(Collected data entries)

•••••

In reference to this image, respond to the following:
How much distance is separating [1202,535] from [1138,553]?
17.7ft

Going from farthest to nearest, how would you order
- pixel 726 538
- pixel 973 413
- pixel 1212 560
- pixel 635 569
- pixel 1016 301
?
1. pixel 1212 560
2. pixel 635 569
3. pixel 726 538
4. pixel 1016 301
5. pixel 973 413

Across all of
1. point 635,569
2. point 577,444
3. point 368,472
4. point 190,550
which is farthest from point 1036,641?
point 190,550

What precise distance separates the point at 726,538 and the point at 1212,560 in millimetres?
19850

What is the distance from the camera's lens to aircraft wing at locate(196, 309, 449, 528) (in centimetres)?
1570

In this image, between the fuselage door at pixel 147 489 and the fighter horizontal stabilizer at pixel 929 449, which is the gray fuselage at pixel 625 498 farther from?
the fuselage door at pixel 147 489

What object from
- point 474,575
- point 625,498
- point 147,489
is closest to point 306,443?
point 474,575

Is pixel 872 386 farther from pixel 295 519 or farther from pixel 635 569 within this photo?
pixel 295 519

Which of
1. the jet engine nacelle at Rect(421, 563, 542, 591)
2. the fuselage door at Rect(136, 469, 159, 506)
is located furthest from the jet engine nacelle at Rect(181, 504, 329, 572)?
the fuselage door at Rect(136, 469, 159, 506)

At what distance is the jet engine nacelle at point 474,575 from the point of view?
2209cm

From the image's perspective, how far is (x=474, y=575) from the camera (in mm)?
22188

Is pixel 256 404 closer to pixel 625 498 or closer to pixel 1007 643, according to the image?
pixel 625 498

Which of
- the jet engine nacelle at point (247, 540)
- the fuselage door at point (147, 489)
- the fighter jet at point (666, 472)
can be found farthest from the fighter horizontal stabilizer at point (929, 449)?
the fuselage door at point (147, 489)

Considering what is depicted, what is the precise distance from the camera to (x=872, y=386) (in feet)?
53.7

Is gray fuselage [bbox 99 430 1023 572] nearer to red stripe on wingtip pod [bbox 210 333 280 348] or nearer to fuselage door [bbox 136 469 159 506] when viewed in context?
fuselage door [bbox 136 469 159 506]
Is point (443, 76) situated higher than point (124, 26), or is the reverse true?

•••••

Revise the rows from the line holding "Considering what is" through the end of the rows, inclusive, putting "red band" in place of "red stripe" and leaving everything else as it is.

● Task solution
Considering what is depicted, what is the precise distance from the camera to (x=872, y=386) (in feet)?
53.7

Is gray fuselage [bbox 99 430 1023 572] nearer to red band on wingtip pod [bbox 210 333 280 348] or nearer to fuselage door [bbox 136 469 159 506] when viewed in context?
fuselage door [bbox 136 469 159 506]
Is point (443, 76) situated higher than point (124, 26), or is the reverse true?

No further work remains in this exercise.